Aufgaben |
1. In welcher Stadt stellte Walter Wallmann laut dem Text über die Finanzen der hessischen Kommunen den jüngsten Kommunalbericht vor?
2. Führen Sie den Text über die Finanzen der hessischen Kommunen im Anschluss an seinen letzten Satz fort.

Ausgewählter Abschnitt |

Angesichts der Energiekrise und steigender Inflation hat der Landesrechnungshof die Kommunen in Hessen eindringlich dazu aufgerufen, ihre Ausgaben genau im Blick zu behalten. «Es ist erfreulich, dass die hessischen Kommunen so einnahmestark sind, aber sie sind auch stark bei den Ausgaben», erklärte Präsident Walter Wallmann am Freitag bei der Präsentation des jüngsten Kommunalberichts in Wiesbaden.
Gerade mit Blick auf die steigenden Energiekosten müssten Landkreise, Städte und Gemeinden konsequent selbstgesetzte Standards hinterfragen. Dazu zählten etwa die Betreuungsrelationen in Kindergartengruppen sowie freiwillige Leistungen wie Weihnachtsbeleuchtungen oder Wassertemperaturen in den Bädern, sagte Wallmann. Andernfalls könnten womöglich die Einnahmen künftig nicht ausreichen, die inflationsbedingt steigenden Ausgaben zu decken.
Wallmann mahnte, die Kommunen seien von vielen Krisen mit gewaltigen Unsicherheiten betroffen. Neben der Energiekrise seien dies unter anderem die Corona-Pandemie, die Klimakrise, eine drohende Finanzkrise und wachsende Kosten für die Unterbringung von Flüchtlingen.

Gegebene Daten |
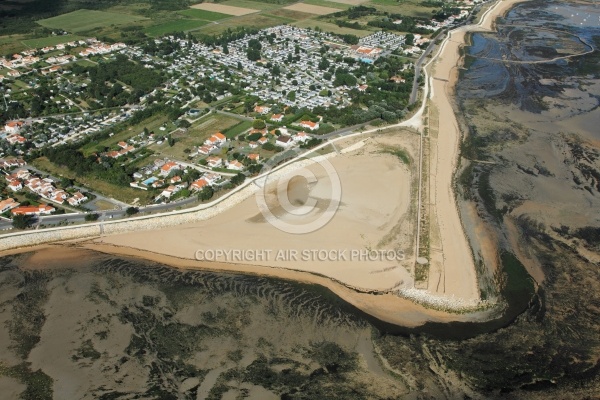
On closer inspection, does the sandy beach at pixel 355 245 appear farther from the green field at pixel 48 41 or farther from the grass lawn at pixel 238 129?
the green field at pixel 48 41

==

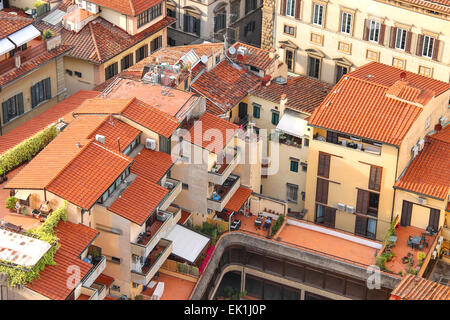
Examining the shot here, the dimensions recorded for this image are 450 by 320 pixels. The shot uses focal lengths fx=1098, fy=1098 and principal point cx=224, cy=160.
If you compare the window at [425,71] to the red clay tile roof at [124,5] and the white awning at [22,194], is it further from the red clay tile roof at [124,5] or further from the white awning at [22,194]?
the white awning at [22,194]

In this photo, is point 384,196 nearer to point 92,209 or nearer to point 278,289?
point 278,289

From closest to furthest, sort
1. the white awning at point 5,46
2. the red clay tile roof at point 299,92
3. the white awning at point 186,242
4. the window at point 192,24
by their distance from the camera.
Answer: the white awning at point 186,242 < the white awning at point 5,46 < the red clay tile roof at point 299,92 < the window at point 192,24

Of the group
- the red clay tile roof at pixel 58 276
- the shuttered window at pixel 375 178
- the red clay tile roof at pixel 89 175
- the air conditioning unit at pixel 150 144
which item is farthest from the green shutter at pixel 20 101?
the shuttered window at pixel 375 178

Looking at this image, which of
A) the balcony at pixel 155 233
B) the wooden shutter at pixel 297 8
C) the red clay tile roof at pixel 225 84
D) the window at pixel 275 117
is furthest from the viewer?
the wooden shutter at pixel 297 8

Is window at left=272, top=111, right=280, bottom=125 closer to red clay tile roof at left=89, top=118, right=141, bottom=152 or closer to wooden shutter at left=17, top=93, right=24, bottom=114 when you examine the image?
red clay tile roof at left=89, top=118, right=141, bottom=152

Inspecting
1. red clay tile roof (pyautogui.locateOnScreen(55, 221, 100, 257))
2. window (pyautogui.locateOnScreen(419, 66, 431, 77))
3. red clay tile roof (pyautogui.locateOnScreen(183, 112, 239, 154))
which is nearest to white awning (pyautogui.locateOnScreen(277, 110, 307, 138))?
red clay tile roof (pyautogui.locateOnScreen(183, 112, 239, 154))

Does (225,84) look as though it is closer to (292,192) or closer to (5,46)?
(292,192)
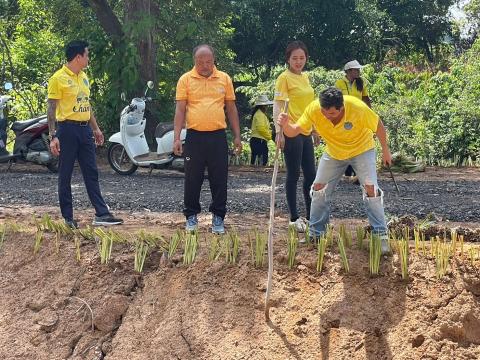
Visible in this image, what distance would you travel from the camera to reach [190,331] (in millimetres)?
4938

Antworten |
1. In Wiesbaden.

2.
Dank sprudelnder Gewerbesteuer haben die hessischen Kommunen 2021 insgesamt im Kernhaushalt 412 Millionen Euro mehr eingenommen als ausgegeben, wie der Landesrechnungshof erläuterte. Beinahe zwei Drittel (62 Prozent) der Kommunen in Hessen konnten einen Überschuss verzeichnen - den höchsten verbuchte Marburg mit 361 Millionen Euro. Das größte Defizit entfiel auf Darmstadt mit einem Minus von 95 Millionen Euro.
Die hessischen Kommunen hätten im Jahr 2021 in der Gesamtheit gut dagestanden, erläuterte Wallmann. «Das war allerdings vor der sogenannten Zeitenwende und darf uns nicht blenden.» Wie die künftigen Kommunalfinanzen aussehen, sei schwer zu prognostizieren. «Deshalb empfehlen wir, alle Risiken in den Blick zu nehmen, Einnahmen vorsichtig zu planen und die Inflation mit einzukalkulieren.»
Die Ausgaben der Kommunen lagen 2021 bei rund 25 Milliarden Euro, wie aus dem Rechnungshofbericht hervorgeht. Damit habe Hessen im Flächenländervergleich laut Bundesstatistik mit rund 4190 Euro je Einwohner die zweithöchsten Ausgaben verzeichnet - nach Nordrhein-Westfalen. Größter Posten sind die Personalausgaben.
Im Jahr 2021 arbeiteten insgesamt rund 127.000 Männer und Frauen in Voll- oder Teilzeit für die hessischen Kommunen. 45 Prozent davon seien 50 Jahre oder älter gewesen, erläuterte der Rechnungshof. «Das bedeutet, dass in den nächsten 10 bis 15 Jahren fast die Hälfte der kommunalen Beschäftigten altersbedingt in den Ruhestand eintreten werden.»
Wegen des Fachkräftemangels werde es schwierig, die Stellen nachzubesetzen, mahnte Wallmann. «Die Kommunen müssen entsprechend reagieren und neue Wege gehen: Interkommunale Zusammenarbeit, Digitalisierung, Mitarbeiterförderung, Flexibilisierung der Arbeit sowie ein positives Image als Arbeitgeber sind mögliche Lösungen.»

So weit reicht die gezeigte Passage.